E qui – finalmente – il cineasta riesce a rispondere, a inserire una parola dissonante nelle paludate disquisizioni sull’Alessandria proto-cristiana. Il punto del film – dice – non consiste in un’accusa al Cristianesimo. Né in una denuncia della violenza implicita di tutte le fedi. L’idea è piuttosto quella di cogliere un momento di passaggio e compenetrazione tra due poteri (quello laico e imperiale, in declino, e quello temporale della Chiesa, in ascesa). Su questo sfondo, la figura di Ipazia emerge secondo un paradigma eroico forse più romantico che illuminista, ma comunque secondo dinamiche narrative proprie del racconto cinematografico (e non), che poco o nulla si curano e della veridicità storica e del suo contesto filosofico/dottrinale.
Il fatto poi che la Mikado abbia diffuso la notizia che il film – mostrato a una commissione di prelati (ma perché poi? «Per coinvolgerli») - sia stato accolto da ‘stizzito silenzio’ genera qualche sospetto sulla reale natura di tutto questo dibattito. E’ un peccato, perché usciti da questo incontro resta in bocca più il sapore del marketing furbetto che la suggestione simbolica di una storia che – come più o meno scriveva Luzi – è accaduta sì, ma continua prepotentemente ad esistere nell’eventualità della Storia, interrogando le epoche e le generazioni.
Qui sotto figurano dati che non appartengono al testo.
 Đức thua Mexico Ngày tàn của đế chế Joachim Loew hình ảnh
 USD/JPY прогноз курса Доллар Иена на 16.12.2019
(nel segnalare questo ampio dossier sul dibattito in corso, riserviamo una nota finale – giusto una parentesi, ma doverosa – alla pessima organizzazione logistica. Per un quarto d’ora, dopo l’inizio del dibattito, dall’interno della sala si udivano le vibranti proteste di almeno un centinaio di persone, rimaste fuori dopo quaranta minuti di attesa caotica. Il tutto per via di un’avventata gestione delle prenotazioni e di una cattiva informazione ai mezzi di stampa. Il che è qualcosa che non ci si aspetterebbe da un’iniziativa di questa caratura.)